In the illustrated system, the data from the unknown user is analyzed and filtered to determining discriminating data. In the system of FIG. 3, the URL data is filtered to determine those URLs that are the same as a discriminating URL for a demographic model, or the same as a surrogate URL associated with a demographic model. Similarly, a keyword index may be generated for any query information received from the unknown user, and the keyword index may be compared to discriminating keyword indices. URLs or query information that is not deemed to match or otherwise associate with previously defined discriminating (i.e., including surrogate) information may be eliminated.

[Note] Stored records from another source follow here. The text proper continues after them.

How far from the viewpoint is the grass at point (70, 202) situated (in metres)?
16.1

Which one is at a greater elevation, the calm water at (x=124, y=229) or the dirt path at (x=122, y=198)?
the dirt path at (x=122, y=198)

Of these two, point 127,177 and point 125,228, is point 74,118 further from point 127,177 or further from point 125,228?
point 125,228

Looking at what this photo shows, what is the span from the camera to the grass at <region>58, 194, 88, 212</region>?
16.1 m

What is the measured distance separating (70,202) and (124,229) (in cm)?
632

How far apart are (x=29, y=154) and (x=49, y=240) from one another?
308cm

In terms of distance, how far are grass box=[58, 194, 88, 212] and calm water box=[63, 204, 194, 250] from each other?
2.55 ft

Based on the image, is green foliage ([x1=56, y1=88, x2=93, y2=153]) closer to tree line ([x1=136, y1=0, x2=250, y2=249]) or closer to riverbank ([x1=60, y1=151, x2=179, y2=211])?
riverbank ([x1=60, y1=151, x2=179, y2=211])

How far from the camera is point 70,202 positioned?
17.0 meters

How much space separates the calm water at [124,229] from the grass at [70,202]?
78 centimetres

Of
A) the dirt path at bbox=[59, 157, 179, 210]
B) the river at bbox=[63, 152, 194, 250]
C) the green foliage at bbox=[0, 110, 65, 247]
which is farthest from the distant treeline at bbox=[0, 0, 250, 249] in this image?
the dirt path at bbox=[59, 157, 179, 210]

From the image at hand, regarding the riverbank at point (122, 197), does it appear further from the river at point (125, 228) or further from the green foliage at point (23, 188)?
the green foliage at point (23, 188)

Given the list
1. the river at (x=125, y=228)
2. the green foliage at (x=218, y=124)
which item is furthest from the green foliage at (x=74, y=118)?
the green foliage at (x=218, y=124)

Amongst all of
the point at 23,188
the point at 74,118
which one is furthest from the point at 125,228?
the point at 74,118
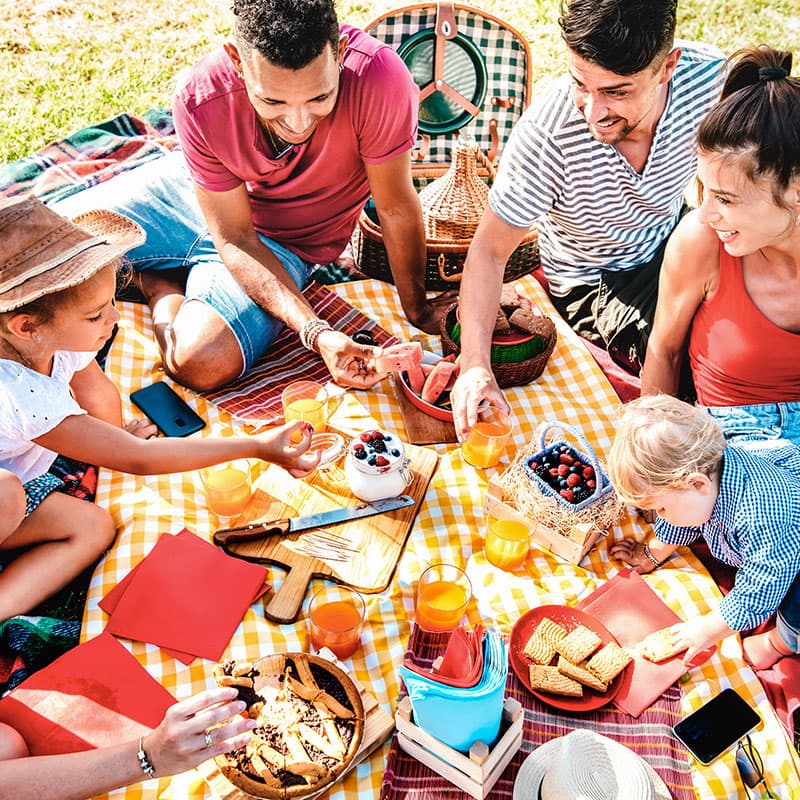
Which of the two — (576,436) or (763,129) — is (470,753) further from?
(763,129)

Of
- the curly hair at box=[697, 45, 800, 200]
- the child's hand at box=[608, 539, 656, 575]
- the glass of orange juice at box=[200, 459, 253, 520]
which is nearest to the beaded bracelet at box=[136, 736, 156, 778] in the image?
the glass of orange juice at box=[200, 459, 253, 520]

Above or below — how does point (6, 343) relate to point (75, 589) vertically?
above

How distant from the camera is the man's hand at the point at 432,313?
3748 mm

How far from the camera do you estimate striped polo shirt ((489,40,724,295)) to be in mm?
3094

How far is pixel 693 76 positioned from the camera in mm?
3098

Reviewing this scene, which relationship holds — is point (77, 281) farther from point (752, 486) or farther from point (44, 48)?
point (44, 48)

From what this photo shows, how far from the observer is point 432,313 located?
3.77 m

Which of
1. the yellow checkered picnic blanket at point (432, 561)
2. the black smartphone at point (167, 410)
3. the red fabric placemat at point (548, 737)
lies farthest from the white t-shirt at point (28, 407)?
the red fabric placemat at point (548, 737)

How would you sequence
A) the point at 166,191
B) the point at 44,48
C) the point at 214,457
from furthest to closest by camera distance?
the point at 44,48, the point at 166,191, the point at 214,457

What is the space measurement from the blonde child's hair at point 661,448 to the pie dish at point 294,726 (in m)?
1.02

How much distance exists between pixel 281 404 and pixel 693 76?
211cm

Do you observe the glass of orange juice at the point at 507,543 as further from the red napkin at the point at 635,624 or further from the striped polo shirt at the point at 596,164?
the striped polo shirt at the point at 596,164

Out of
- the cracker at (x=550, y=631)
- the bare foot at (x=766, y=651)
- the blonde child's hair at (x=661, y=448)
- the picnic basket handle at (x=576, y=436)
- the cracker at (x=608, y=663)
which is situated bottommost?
the bare foot at (x=766, y=651)

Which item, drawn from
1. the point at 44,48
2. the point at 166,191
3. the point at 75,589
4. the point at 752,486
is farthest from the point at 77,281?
the point at 44,48
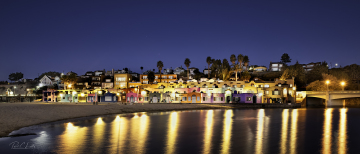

In the FIG. 3 system, an interest score is computed for each remaining URL 42 and query keyword index in the data set 40, and this interest score computation 42 may be computed using the same process used in the Model Builder 12. The interest scores for each URL of the illustrated system are then applied to each demographic attribute model 44 to output a probability that user X is a member of that demographic group, the probability being otherwise known as a "dscore" for each attribute. Any previously existing user profile for user X may then be retrieved from a historical user profile database 46 or other location and updated with the latest dscores. The updating may be performed using any well-known data filtering technique, learning algorithm, etc. Those with ordinary skill in the art will recognize that if a user profile does not exist, a new user profile may be created. The updated or new user profile may similarly be saved for later retrieval by an advertising system, another update, etc. The profile database 46 may be arranged in any manner to facilitate the application utilizing the user profiles stored therein, and those with ordinary skill in the art will recognize that the database 46 may be replaced with any other storage mechanism that performs the functions described herein for storing and allowing retrieval of user profile information. For example, the database may be may be realized using any database or relational database system, such as Oracle 8, SQL, MySQL, or any other database system.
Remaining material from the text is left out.